Уверенность в своей правоте окончательно покинула Мазурука, как только он переступил порог приемной первого секретаря.

Попасть сразу в кабинет он не смог, у Степана Васильевича кто-то был.

Принимать посетителей секретарь обкома считал своей первейшей обязанностью, и люди к нему шли из дальних районов, из глухих деревень.

— Если человек пришел ко мне за сто километров, то, значит, его привело важное дело, — говорил он своему помощнику. — Пускайте ко мне таких в любое время. Звоните на квартиру. Эти люди предупреждают меня о том, с чем надо бороться.

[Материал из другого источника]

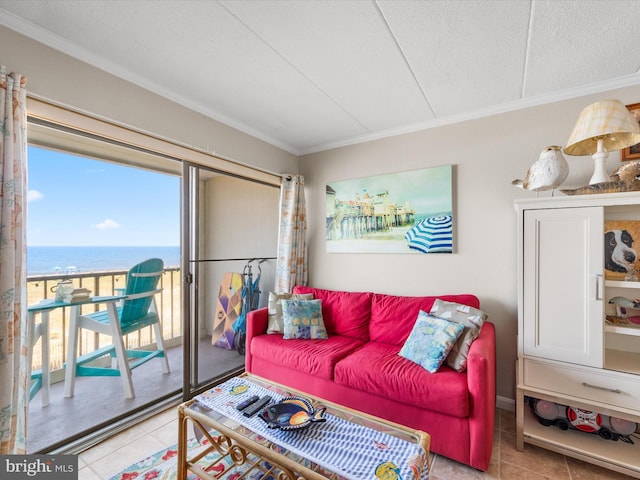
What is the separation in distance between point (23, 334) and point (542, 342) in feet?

Мазурук сел ждать в приемной около стола помощника. Вскоре дверь отворилась, и из кабинета вышли две колхозницы, одетые по-гуцульски в расшитые безрукавки. По лицам женщин было видно, что беседой со Степаном Васильевичем они очень довольны. Одна из них, поправляя ковровую шаль на сутуловатых плечах, делилась впечатлением с подругой.

— А что я говорила? Давай подадимся в область. Там помогут. Помог же Стефке Борщ! Она к нему шла со своим, а мы с колхозным делом.

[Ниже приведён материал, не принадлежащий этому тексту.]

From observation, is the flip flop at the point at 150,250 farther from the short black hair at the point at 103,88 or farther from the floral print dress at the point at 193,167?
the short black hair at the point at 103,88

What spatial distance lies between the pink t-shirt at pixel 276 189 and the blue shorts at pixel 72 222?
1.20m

Женщина увидела помощника секретаря. Великая радость была у колхозницы, и она искала, с кем поделиться ею. Поэтому женщина обратилась к помощнику и Николаю Севастьяновичу как к старым знакомым.

— Мы из колхоза Буденного. Свинарки. И пришли, значит, к секретарю обкома из-за свиней. Председатель наш, Михаил Верба, занялся хлебом и забыл про свиней. Свинарник не строит. Кормов не дает. Двести свиней. И воды для них натаскай, и месиво свари, и накорми. И все вдвоем. Крыша течет. Между стенами ветер гуляет. А чем кормим? Сказать стыдно. Вот и дохнут они. А мы с Зосей, — кивнула она на свою подругу, — отвечай. Люди ордена получают, а нас в газете пропечатали, к прокурору тягали. А за что, спрашивается?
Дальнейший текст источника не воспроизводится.